Write out the rows below again, swapping "camera" for "viewer" everywhere it appears and changing nothing else. Leave the pictures out.

=== DATA ROWS ===

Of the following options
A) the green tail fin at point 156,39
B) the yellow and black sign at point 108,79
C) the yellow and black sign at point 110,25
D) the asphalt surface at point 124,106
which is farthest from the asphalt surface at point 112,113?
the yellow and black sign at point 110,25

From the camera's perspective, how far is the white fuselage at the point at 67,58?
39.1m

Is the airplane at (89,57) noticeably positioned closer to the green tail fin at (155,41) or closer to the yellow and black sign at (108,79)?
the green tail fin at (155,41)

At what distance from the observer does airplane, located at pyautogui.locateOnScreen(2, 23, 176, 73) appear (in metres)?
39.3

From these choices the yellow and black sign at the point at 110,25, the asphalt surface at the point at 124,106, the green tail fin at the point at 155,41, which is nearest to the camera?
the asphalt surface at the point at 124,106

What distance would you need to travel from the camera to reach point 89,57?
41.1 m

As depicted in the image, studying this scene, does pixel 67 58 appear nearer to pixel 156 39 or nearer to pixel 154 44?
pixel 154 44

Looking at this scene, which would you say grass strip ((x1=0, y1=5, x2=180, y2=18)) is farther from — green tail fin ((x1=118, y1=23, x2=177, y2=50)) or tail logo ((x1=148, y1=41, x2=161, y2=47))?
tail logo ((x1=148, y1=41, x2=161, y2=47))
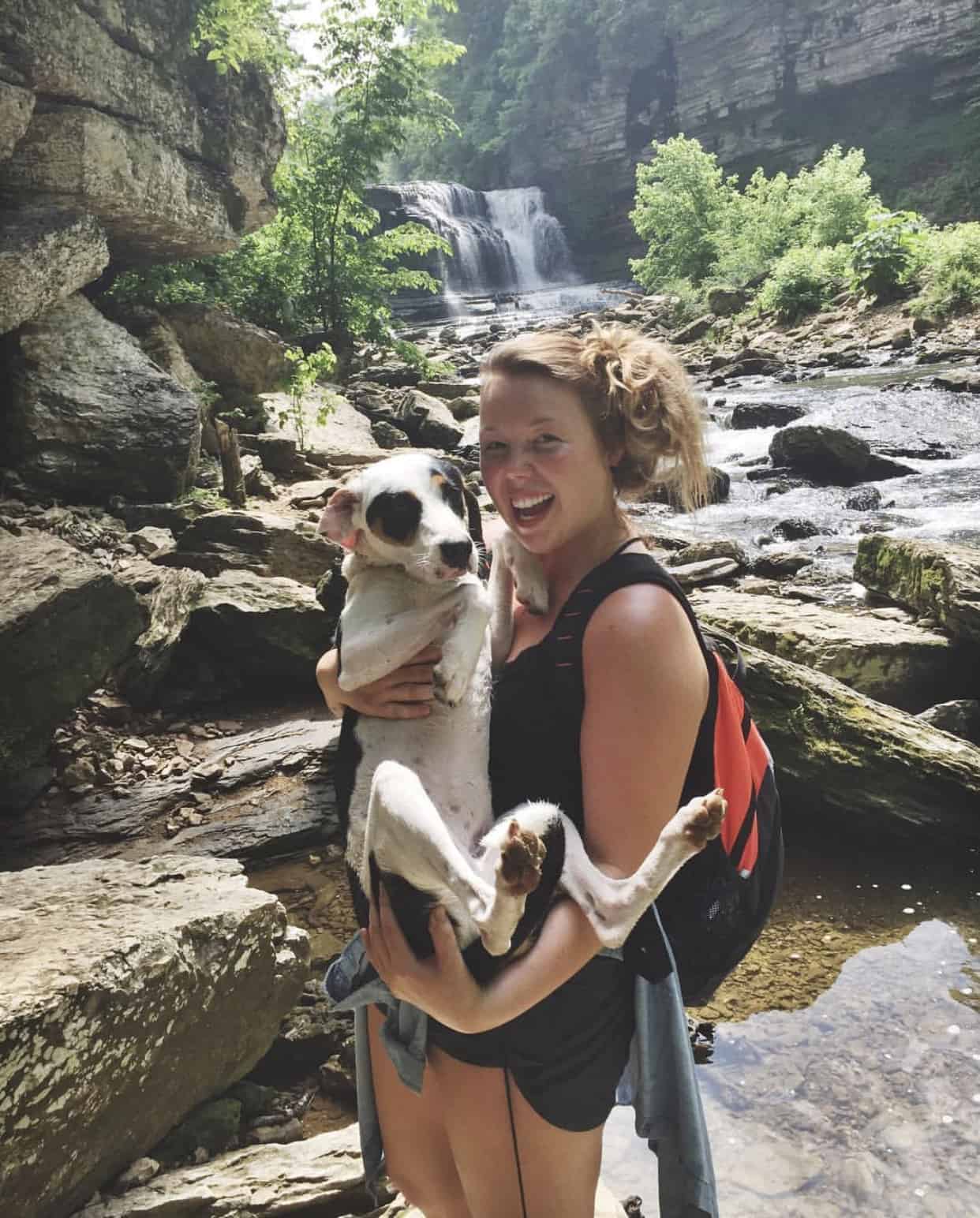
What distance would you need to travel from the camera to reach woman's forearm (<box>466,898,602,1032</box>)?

===

— THE RESPONSE —
Of the following options
A) the green tail fin at point 156,39
B) the yellow and black sign at point 108,79
C) the yellow and black sign at point 110,25
D) the asphalt surface at point 124,106
which is farthest from the asphalt surface at point 112,113?
the yellow and black sign at point 110,25

From the viewer's perspective, how far is the white fuselage at the point at 67,58?
39.1m

Is the airplane at (89,57) noticeably positioned closer to the green tail fin at (155,41) or closer to the yellow and black sign at (108,79)?
the green tail fin at (155,41)

At what distance from the observer does airplane, located at pyautogui.locateOnScreen(2, 23, 176, 73) appear (in metres)?
39.3

From these choices the yellow and black sign at the point at 110,25, the asphalt surface at the point at 124,106, the green tail fin at the point at 155,41, which is nearest to the viewer?
the asphalt surface at the point at 124,106

What distance would you need to travel from the viewer to reach point 89,57?
41.1 m

As depicted in the image, studying this scene, does pixel 67 58 appear nearer to pixel 156 39 or nearer to pixel 154 44?
pixel 154 44

Looking at this scene, which would you say grass strip ((x1=0, y1=5, x2=180, y2=18)) is farther from — green tail fin ((x1=118, y1=23, x2=177, y2=50)) or tail logo ((x1=148, y1=41, x2=161, y2=47))?
tail logo ((x1=148, y1=41, x2=161, y2=47))
What distance would you need to travel from the viewer to reach woman's forearm (<box>466,898,602,1032</box>)?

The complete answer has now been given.